To be fair, Judd was young—only 31—when he wrote this essay and he did not intend it for publication. But a certain tediousness never left him. His prose, especially in large doses, can be tiresome, which was a quality he cultivated. He did not care for Art News poet-critics like Frank O'Hara, whose book on Pollock had "some baloney, and no real thought." Judd's style was tougher, more exact; more practical criticism than art criticism. Nuts and bolts were what he was after: shape, colour, tone, hue. In a review of Burgoyne Diller's work from 1963, he wrote: "The color structures suggest the idea that different colors, given the same volume, appear to have different volumes in space. Or that different volumes, painted the right colors, can be equal or otherwise related. This is a good idea, but it needs considerable development."

He wrote hundreds of reviews like this between 1959 and 1973, primarily for Arts magazine where Hilton Kramer was the editor and paid $6 for 300 words. The articles are often sharp and articulate, but never quite completely comprehensible. Judd was an exact writer: specific, deliberate, but often too close to the thing to see it whole, like an assembly line worker who only does the fittings. He was an applied critic; his insights came from the mechanics of the thing and he disparaged those full-time writers who "invent labels to pad their irrelevant discourse" while artists actually made art history. No writer since Greenberg had explained Pollock as well as Judd did in his 1967 essay on the painter, but even then he was worried it didn't make sense. "It would take a big effort for me or anyone to think about Pollock’s work in a way that would be intelligible," he said, adding that he couldn't write "what I think should be written about Pollock." To really understand the painter "would be something of a construction. It is necessary to build ways of talking about the work"—to literally make something of it.

# DATA EXTRACT:
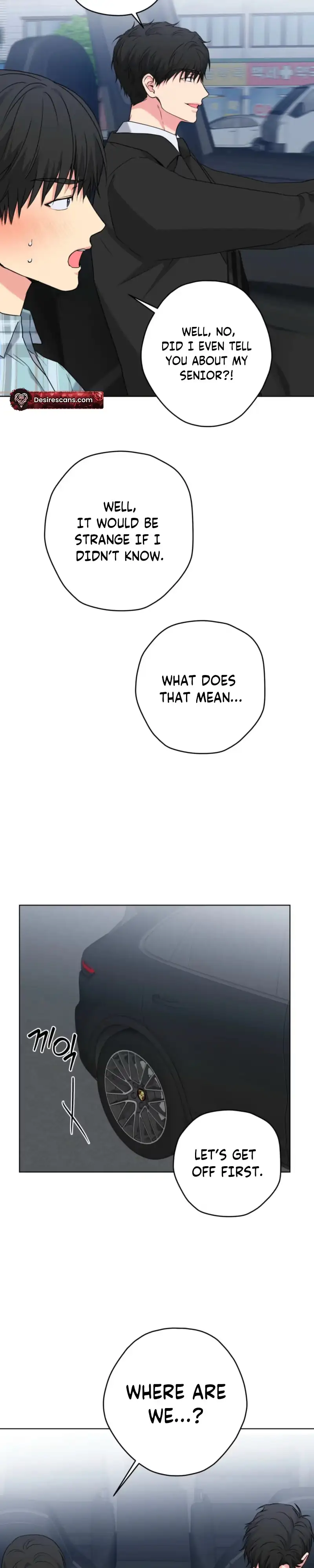 A Gloomy Delusion - Chapter 61 Page 22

# EXERCISE:
Answer these questions from the passage on Judd's criticism.
(a) How old was Judd when he wrote the essay that the passage opens with?
(b) What rate did Arts magazine pay for Judd's reviews?
(c) In what year did Judd write his essay on Pollock?

# FINAL ANSWER:
(a) 31
(b) $6 for 300 words
(c) 1967